### Texte fourni:

Faut-il supprimer le pointage ? Je pense que oui. Les nombreuses entreprises qui l’ont fait ses dernières années ont expérimenté l’effet positif de cette suppression sur la motivation des salariés.
Offrir ou mieux, cocréer un cadre, c’est mettre le pourquoi en évidence et laisser à chacun le choix du comment.
Un cadre pour mon entreprise
Je vous invite à créer avec votre équipe un cadre pour votre entreprise. Il existe de nombreuses méthodes pour définir un cadre pour une organisation. Je vous propose ici trois outils pour lancer la réflexion.
A partir des règles existantes
Listez les règles en place dans votre entreprise. Pour chaque règle, posez-vous la question de son pourquoi ? Quel est l’esprit que veut faire respecter cette règle. Intégrer ces pourquoi à votre cadre.
A partir du rêve
Imaginez avec votre équipe ce que serait la vie rêvée dans votre entreprise : une entreprise performante où les clients sont enchantés, les collaborateurs sont heureux de venir travailler, les relations avec les partenaires sont excellentes et les actionnaires sont satisfaits. Visualisez dans votre rêve ce qui se passe dans cette entreprise idéale, comme chacun se comporte, quel est l’état d’esprit, comment sont les relations avec les clients, les fournisseurs… Prenez le temps nécessaire pour cette étape, ne vous contentez pas de quelques clichés. Ensuite, après avoir mis en commun les rêves de chacun pour n’en former plus qu’un, extrayez en le sel : quels sont les comportements de chacun, l’état d’esprit dans lequel se réalise la mission de l’entreprise. A partir de la dérivez votre cadre, c.à.d. les attitudes, les comportements adoptés au jour le jour par chacun.
A partir de ce qui fonctionne bien
Dans toute entreprise, il y a des aspects qui fonctionnent particulièrement bien. Lors d’un changement, il faut s’assurer de ne pas détruire ce qui marche, mais au contraire, partir de là. Repérez donc les points forts de votre entreprise, tant au niveau de ce qu’elle produit, que de son fonctionnement interne. Qu’est ce qui fait que nous nous dépassons et qu’est ce qui est motivant pour chacun ? Une fois que vous avez repéré ces éléments, intégrer les à votre cadre.

### Données enregistrées:
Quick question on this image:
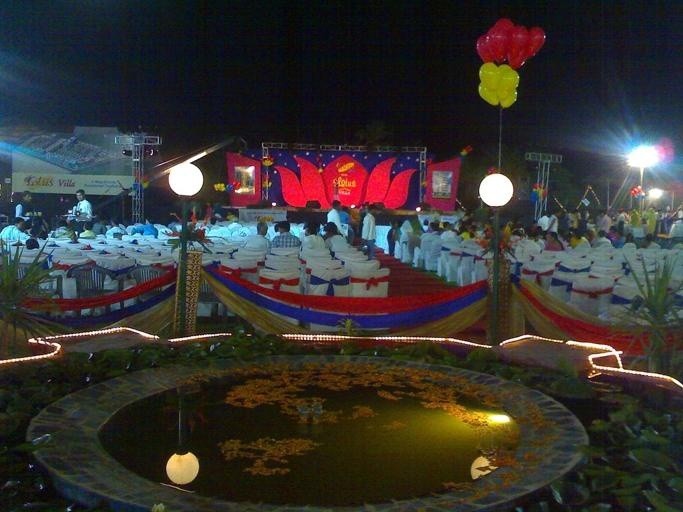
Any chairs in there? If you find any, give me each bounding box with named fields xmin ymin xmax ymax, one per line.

### Consigne:
Reprenez mot pour mot, dans le texte sur le cadre d'entreprise, tout ce qui va de « Un cadre pour mon » jusqu'à « pourquoi à votre cadre. ».

### Résultat obtenu:
Un cadre pour mon entreprise
Je vous invite à créer avec votre équipe un cadre pour votre entreprise. Il existe de nombreuses méthodes pour définir un cadre pour une organisation. Je vous propose ici trois outils pour lancer la réflexion.
A partir des règles existantes
Listez les règles en place dans votre entreprise. Pour chaque règle, posez-vous la question de son pourquoi ? Quel est l’esprit que veut faire respecter cette règle. Intégrer ces pourquoi à votre cadre.